_TEKS YANG DIBERIKAN_
By Alfi Arifian
Sejarah Dunia Abad Pertengahan
500-1400 M. Ini buku pertama saya. Data-data sejarah yang berhasil saya susun
menjadi sebuah buku untuk diterbitkan. Ada sensasi tersendiri yang tiba-tiba
menyeruak, suatu kebanggaan ketika pertama kali melihat judul yang sama
terpampang dalam sampul berwarna biru dengan nama penulis di bagian atasnya. “Ya, akhirnya aku berhasil menulis buku
sejarah.”
Sejak dulu saya bercita-cita
menjadi akademisi, sejarawan. Namun, secara akademik, saya adalah sarjana sastra.
Tak bersinggungan jauh memang, sebab sejarah dan sastra sama-sama rumpun
sosial. Meski selama kuliah di jurusan sastra saya lebih banyak menggali subjek
seputar sejarah Eropa, sejatinya saya tak mengenyam studi ilmu sejarah, yang
melahirkan seorang “ahli sejarah”. Saya hanya menyenangi sejarah dan ingin
menulis buku sejarah.
Ternyata lewat buku ini,
Kuntowijoyo memberi saya gelar, “sejarawan”. Katanya, “sejarawan adalah orang
yang menulis buku sejarah” (apa pun latar pendidikannya), sementara “ahli
sejarah adalah orang yang memiliki gelar akademik pada ilmu sejarah” (dengan
atau tanpa menulis buku sejarah sekalipun). Sama seperti “saksi ahli” kasus
pembunuhan, dia tak harus membunuh dulu, bukan?
Saya lebih senang menempatkan diri
sebagai “historiografer”, yakni orang yang merangkum kumpulan sumber data
mengenai sejarah. Kalau dalam bahasa Inggris kurang lebih begini: Historian is a chronicler or interpreter of
the past; while historiographer writes about the ways in which history has been
interpreted over time. (Sejarawan adalah penulis/perekam peristiwa
bersejarah atau orang yang menerjemahkan peristiwa yang terjadi di masa lalu;
sementara historiografer menulis metodologi sejarah yang telah diterjemahkan oleh
sejarawan)
Baik sejarawan maupun historiografer
memiliki satu kesamaan bidang kerja: rekonstruktor.
Sejatinya, sejarah adalah kajian
masa lalu. Seorang sejarawan atau historiografer pasti tidak menjumpai peristiwa
yang menjadi objek sejarah. Sebab, kalau dia menjumpai, sebutannya adalah “pelaku
sejarah”. Memang ada beberapa “pelaku sejarah” yang menjadi sejarawan, sebab
dia menulis peristiwa tersebut.
Kata “sejarah” dalam persepsi makna
orang Indonesia selalu merujuk masa lalu (past).

_ISI TUGAS_
Tuliskan kembali dengan tepat bagian teks tentang menulis buku sejarah, dari "Sejak dulu saya" hingga "membunuh dulu, bukan?". Data di bawah ini merupakan bahan yang terpisah dari teks tersebut.

[Data tersimpan]
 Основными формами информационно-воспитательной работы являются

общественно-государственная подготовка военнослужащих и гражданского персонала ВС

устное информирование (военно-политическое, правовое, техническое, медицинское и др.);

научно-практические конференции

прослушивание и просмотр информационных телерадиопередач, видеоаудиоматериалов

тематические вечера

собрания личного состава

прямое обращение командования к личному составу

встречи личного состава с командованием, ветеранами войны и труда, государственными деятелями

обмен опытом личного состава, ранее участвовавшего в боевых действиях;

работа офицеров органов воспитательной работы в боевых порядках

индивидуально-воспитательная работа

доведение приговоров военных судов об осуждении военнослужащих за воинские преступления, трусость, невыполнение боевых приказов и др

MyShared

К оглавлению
--
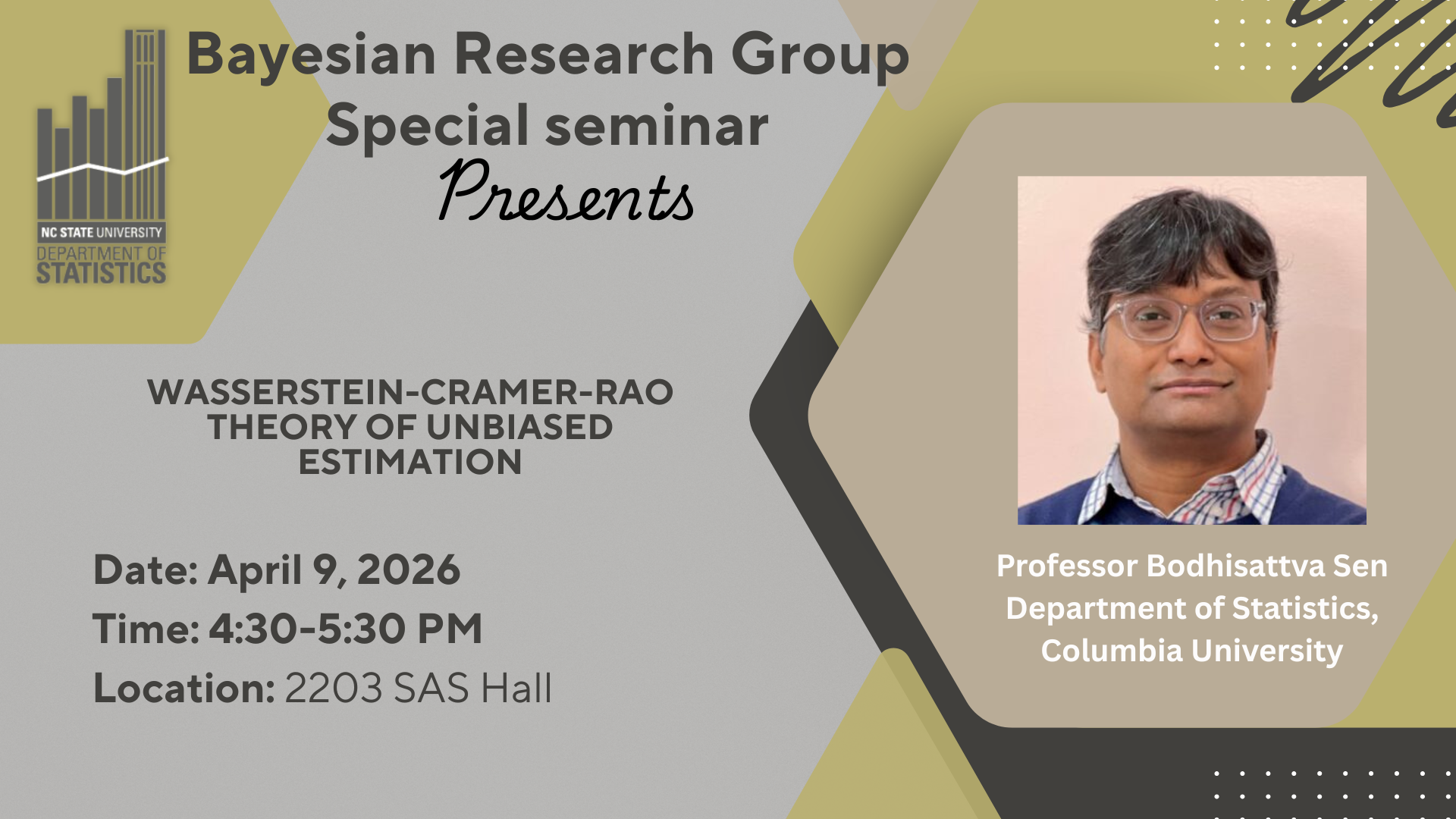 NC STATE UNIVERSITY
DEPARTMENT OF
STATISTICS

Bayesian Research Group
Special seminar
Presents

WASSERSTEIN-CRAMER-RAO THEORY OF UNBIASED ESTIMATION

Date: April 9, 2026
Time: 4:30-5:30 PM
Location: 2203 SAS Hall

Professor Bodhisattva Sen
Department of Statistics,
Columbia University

_JAWABAN TUGAS_
Sejak dulu saya bercita-cita
menjadi akademisi, sejarawan. Namun, secara akademik, saya adalah sarjana sastra.
Tak bersinggungan jauh memang, sebab sejarah dan sastra sama-sama rumpun
sosial. Meski selama kuliah di jurusan sastra saya lebih banyak menggali subjek
seputar sejarah Eropa, sejatinya saya tak mengenyam studi ilmu sejarah, yang
melahirkan seorang “ahli sejarah”. Saya hanya menyenangi sejarah dan ingin
menulis buku sejarah.
Ternyata lewat buku ini,
Kuntowijoyo memberi saya gelar, “sejarawan”. Katanya, “sejarawan adalah orang
yang menulis buku sejarah” (apa pun latar pendidikannya), sementara “ahli
sejarah adalah orang yang memiliki gelar akademik pada ilmu sejarah” (dengan
atau tanpa menulis buku sejarah sekalipun). Sama seperti “saksi ahli” kasus
pembunuhan, dia tak harus membunuh dulu, bukan?